A Harvard and Princeton educated lawyer, who has graced Vanity Fair's best dressed list, Michelle Obama draws audiences of over a thousand, even when she's campaigning on her own.
Her authentic African-American background also gives 47-year-old Barack Obama, who is from mixed Kenyan and white parentage, a broader appeal in Black America.
But, as most political spouses find out sooner or later, public life involves taking the bouquets along with the brickbats.
Michelle has been the subject of countless columns and websites and jokes. Fox News dubbed her as Barack's "baby mama". It later had to apologise for referring to Michelle's affectionate onstage fist bump with her husband as a "terrorist fist jab."
"Michelle Obama unfortunately becomes a very easy target. The whole idea of the first lady is a white woman who is the mother of the country and can a black woman be the mother of the country," Manning Marable fro Columbia University said.
Michelle is still new to politics an had strayed from the script in the past. In an extempore speech in February she said, "For the first time in my adult life I feel really proud of my country."
The Republican Party immediately picked up on what they alleged was a lack of patriotism in the Democratic Presidential nominee's wife.
This, coupled with Reverend Wright's inflammatory criticism of America when he was the Obama's pastor, has been a major bump in the Illinois senator's meteoric rise to the nomination.
Latest polls show that 35 per cent of voters have questions about how patriotic Obama is.
"The play book for discrediting a female candidate is to show that she is weak to discredit a black candidate you have to show that he is unpatriotic. As a person of colour, a black man Obama's patriotism is constantly called into question," said Carmen Racilicious.
Direct and plainspoken, with an edgy sense of humour, Michelle has also been derided for being too frank, like when she divulged that her husband, Barack Obama, unchivalrously leaves his laundry on the floor and sports bad morning breath. Some observers even detect an air of entitlement in Mrs Obama
Ironically, the mother of two has a lot in common with her husbands former opponent Hillary Clinton who was the target of much criticism for not fitting into the mold of a conventional first lady.

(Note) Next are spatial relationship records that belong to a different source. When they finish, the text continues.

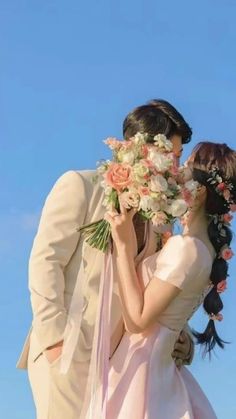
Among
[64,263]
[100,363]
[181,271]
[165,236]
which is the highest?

"Although the public is well aware that women today are breadwinners and career women and all that she needs to be subordinate. That was challenge that Hillary Clinton had. Michelle Obama should not be as vocal in the white house. It's enough that the president be vocal," said an image consultant.
When she steps up to the podium to make her speech on the opening night of the Democratic convention, Michelle Obama will be sending out a message that she's embraced the role of aspiring first lady and the scrutiny that comes with it.
Yet, this can only be the beginning of her own campaign to win America's trust.
In the final weeks before the election she faces the unenviable task of either changing the way America views its first ladies or fitting into a role she is not best suited to play.
Anything else would impose a heavy burden on a presidential candidate who is already seen as being an unorthodox choice, on personal attributes.